#### [Document excerpt]
------------------------------------
So, what is the driving force of activist investor fears ahead? Moody’s showed that over 40% of the 2015 activist targets were also targeted in 2014, suggesting that activists will continue to keep up the heat. Moody’s said:
In 2014, activist shareholders succeeded in challenging managements and boards at some of the largest US companies, pushing them to make sometimes transformational changes. No company is immune — and in recent years, blue-chip firms like Apple, DuPont, PepsiCo and General Motors, among others, have become targets, … Shareholder activism is rarely good news for credit investors, and we have seen an uptick this year. In many cases, shareholder activists pursue short-term initiatives like share buybacks or special dividends, which have negative implications for credit investors.
------------------------------------
#### [Supplied information]
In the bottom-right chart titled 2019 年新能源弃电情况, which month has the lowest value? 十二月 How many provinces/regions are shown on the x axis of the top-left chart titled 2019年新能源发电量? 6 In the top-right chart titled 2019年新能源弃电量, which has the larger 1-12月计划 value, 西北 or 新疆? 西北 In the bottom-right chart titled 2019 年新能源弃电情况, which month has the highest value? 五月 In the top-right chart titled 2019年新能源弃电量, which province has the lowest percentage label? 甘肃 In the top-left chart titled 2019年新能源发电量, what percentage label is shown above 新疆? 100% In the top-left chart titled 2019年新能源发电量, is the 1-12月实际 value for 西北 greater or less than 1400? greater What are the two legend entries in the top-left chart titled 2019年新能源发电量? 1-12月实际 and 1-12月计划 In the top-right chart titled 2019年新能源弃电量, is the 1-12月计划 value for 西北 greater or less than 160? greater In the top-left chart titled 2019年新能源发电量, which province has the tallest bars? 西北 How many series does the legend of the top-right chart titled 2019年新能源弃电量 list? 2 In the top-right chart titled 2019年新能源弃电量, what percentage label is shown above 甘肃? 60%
------------------------------------
#### [Exercise aim]
Reproduce the passage on shareholder activism word for word, everything from "So, what is" down to "for credit investors.". The listing has no part in this.

#### [Result of the exercise]
So, what is the driving force of activist investor fears ahead? Moody’s showed that over 40% of the 2015 activist targets were also targeted in 2014, suggesting that activists will continue to keep up the heat. Moody’s said:
In 2014, activist shareholders succeeded in challenging managements and boards at some of the largest US companies, pushing them to make sometimes transformational changes. No company is immune — and in recent years, blue-chip firms like Apple, DuPont, PepsiCo and General Motors, among others, have become targets, … Shareholder activism is rarely good news for credit investors, and we have seen an uptick this year. In many cases, shareholder activists pursue short-term initiatives like share buybacks or special dividends, which have negative implications for credit investors.